[Begin]

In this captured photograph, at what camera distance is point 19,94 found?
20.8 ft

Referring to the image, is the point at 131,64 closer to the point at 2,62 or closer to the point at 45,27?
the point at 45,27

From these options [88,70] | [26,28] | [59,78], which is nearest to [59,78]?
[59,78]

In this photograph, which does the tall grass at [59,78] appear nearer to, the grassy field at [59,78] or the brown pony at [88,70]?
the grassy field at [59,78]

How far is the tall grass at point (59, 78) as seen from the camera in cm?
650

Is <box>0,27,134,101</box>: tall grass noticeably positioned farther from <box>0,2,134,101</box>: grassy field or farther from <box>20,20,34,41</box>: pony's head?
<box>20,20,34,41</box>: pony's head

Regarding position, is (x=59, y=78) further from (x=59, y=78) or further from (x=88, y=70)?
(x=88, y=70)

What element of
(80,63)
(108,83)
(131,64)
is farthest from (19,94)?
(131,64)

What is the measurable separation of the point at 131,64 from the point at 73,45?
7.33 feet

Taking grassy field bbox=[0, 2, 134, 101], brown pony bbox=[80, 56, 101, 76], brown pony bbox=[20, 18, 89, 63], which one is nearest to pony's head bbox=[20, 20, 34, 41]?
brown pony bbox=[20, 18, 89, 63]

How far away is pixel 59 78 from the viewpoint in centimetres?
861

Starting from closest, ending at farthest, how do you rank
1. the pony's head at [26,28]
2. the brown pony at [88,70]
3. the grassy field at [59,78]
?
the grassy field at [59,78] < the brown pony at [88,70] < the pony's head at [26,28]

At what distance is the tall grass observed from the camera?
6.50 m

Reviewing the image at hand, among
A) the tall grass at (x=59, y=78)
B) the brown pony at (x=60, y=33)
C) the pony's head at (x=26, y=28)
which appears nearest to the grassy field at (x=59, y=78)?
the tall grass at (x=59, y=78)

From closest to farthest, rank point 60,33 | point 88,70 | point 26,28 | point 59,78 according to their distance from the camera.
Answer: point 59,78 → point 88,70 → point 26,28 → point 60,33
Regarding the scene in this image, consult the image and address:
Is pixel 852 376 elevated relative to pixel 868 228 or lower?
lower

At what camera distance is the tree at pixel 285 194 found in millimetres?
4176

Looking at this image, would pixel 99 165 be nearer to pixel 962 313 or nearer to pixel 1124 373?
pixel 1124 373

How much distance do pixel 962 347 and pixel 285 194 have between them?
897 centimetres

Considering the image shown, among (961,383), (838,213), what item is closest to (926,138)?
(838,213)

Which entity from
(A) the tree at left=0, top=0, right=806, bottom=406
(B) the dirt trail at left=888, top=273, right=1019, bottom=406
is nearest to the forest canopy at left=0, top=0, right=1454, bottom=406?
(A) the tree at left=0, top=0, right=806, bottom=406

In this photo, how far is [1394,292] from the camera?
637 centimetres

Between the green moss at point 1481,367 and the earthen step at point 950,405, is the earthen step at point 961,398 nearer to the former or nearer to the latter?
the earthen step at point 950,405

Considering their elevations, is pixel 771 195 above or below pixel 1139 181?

[End]

Print the stretch of the rows from the line containing "At what distance" through the end of the rows, copying every line unchanged.

# [ANSWER TO THIS EXERCISE]
At what distance is the tall grass observed from the camera?
6.50 m

Reviewing the image at hand, among
A) the tall grass at (x=59, y=78)
B) the brown pony at (x=60, y=33)
C) the pony's head at (x=26, y=28)
which appears nearest to the grassy field at (x=59, y=78)?
the tall grass at (x=59, y=78)

From closest to farthest, rank point 60,33 | point 88,70 | point 26,28 | point 59,78 according to their distance from the camera.
Answer: point 59,78 → point 88,70 → point 26,28 → point 60,33
Regarding the scene in this image, consult the image and address:
Is pixel 852 376 elevated relative to pixel 868 228 or lower?
lower

At what camera distance is the tree at pixel 285 194 found in millimetres?
4176

Looking at this image, would pixel 99 165 be nearer to pixel 962 313 or nearer to pixel 1124 373?
pixel 1124 373

How much distance do pixel 962 347 and pixel 285 194 have between them?
897 centimetres

Considering the image shown, among (961,383), (838,213), what item is closest to (926,138)?
(838,213)

Which entity from
(A) the tree at left=0, top=0, right=806, bottom=406
(B) the dirt trail at left=888, top=273, right=1019, bottom=406
is nearest to the forest canopy at left=0, top=0, right=1454, bottom=406?
(A) the tree at left=0, top=0, right=806, bottom=406

In this photo, how far is [1394,292] from the camera?
637 centimetres

Between the green moss at point 1481,367 and the earthen step at point 950,405, is the earthen step at point 961,398 nearer to the former or nearer to the latter?
the earthen step at point 950,405

Considering their elevations, is pixel 771 195 above or below pixel 1139 181?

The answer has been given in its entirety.